● 課題
BluSmartの配車サービスを紹介する文章によると、BluSmartは何年何月に創業したか。

● 提示文章

....

今回、書面での回答ではあるが、BluSmartの共同創業者へのインタビューをさせていただくことができた。
インタビュー内容を踏まえてビジネス視点からの発見点を書いていきたい。

【弊社紹介】
弊社(株式会社hoppin)はUXコンサルティング事業、および中国・インドのUXリサーチ事業を行う企業である。参考:会社サイト
後者について、具体的には、中国・インドの優れたUXを提供するサービスを、現地ユーザやサービス提供企業の役職者へのインタビュー調査を通して分析し、日本企業への示唆を出している。
また筆者の滝沢は上海に2回居住したことがあり、2023年現在はインドのバンガロールに居住している。参考:筆者執筆のYahoo!ニュース




高品質なサービスを提供するBluSmart


BluSmartは2019年1月に創業した、配車サービスを行うスタートアップである。最初はデリーエリアでサービスを開始し、2022年9月26日からはバンガロールの一部エリアでサービスを提供している。

インドの配車サービス市場では、グローバルサービスの「Uber」とインド国産サービスの「Ola Cabs」が二大巨頭だが、最近は第三極として注目されている。

BluSmartの車両(BluSmart提供写真)


大きく以下の4つがセールスポイントのサービスだ。

  1. ドライバーからのキャンセルがゼロ

  2. 混雑時の割増料金(Surge Price)なし

  3. 清潔な車内、丁寧なサービス

  4. 排気ガスゼロで、汚染物質のないクリーンな環境に貢献

筆者もこのサービスの大ファンであり、頻繁に利用している。具体的な体験は、こちらの記事を参考にされたい。




ドライバーの体験の向上に配慮したビジネスモデル・運営

今回、書面でのインタビューに回答していただいたのは、BluSmartの共同創業者かつCBOのTushar Garg氏である。

Tushar Garg氏(BluSmart提供写真)

筆者からの質問への回答の中で繰り返し触れられていたのが、ドライバーの待遇・労働環境への配慮に関する内容である。


こちらからのドライバーに関する質問以外でも、ドライバーへの配慮が様々に垣間見えたことが印象的だった。
以下に整理して記載する。


ドライバーの十分な収入確保のための、車の個人所有が不要なモデルに

BluSmartの大きな特徴の一つが「ドライバーの収益向上」のために、車を個人所有させていないという点だ。
共同創業者かつCBO(Chief Business Officer)のTushar Garg氏は以下のように語る。

" 従来の配車サービスのドライバーは、資産(車)所有することによって、経済的負担や燃料費の高騰による収益の減少という問題に直面しています。

....

● データ抜粋

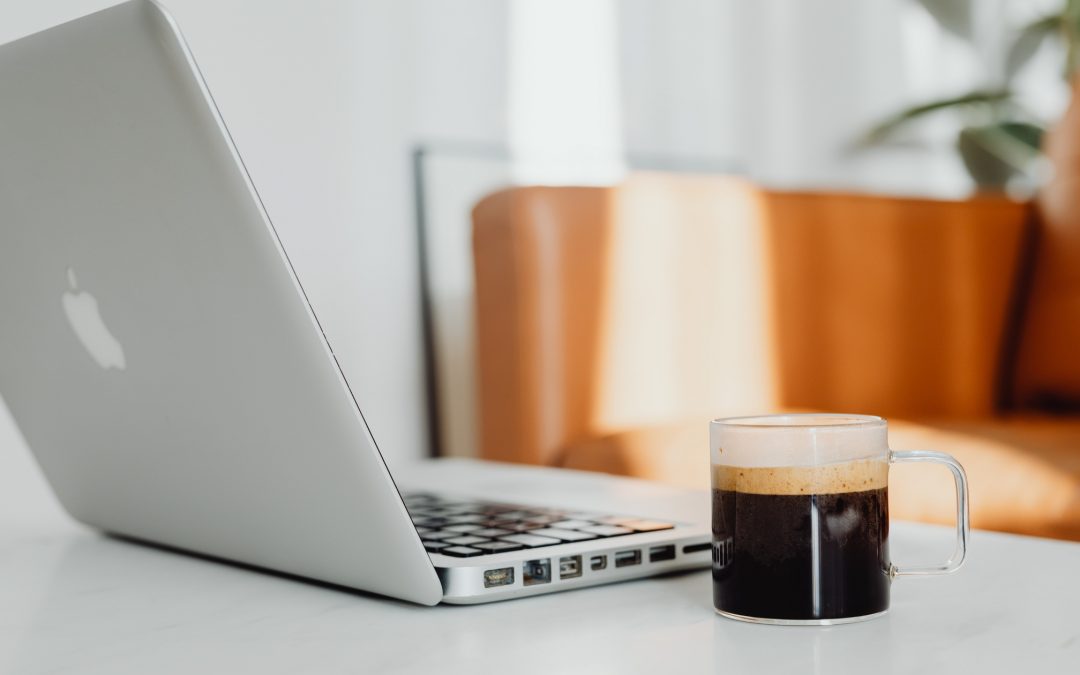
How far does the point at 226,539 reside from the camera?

....

● 結果
BluSmartは2019年1月に創業した。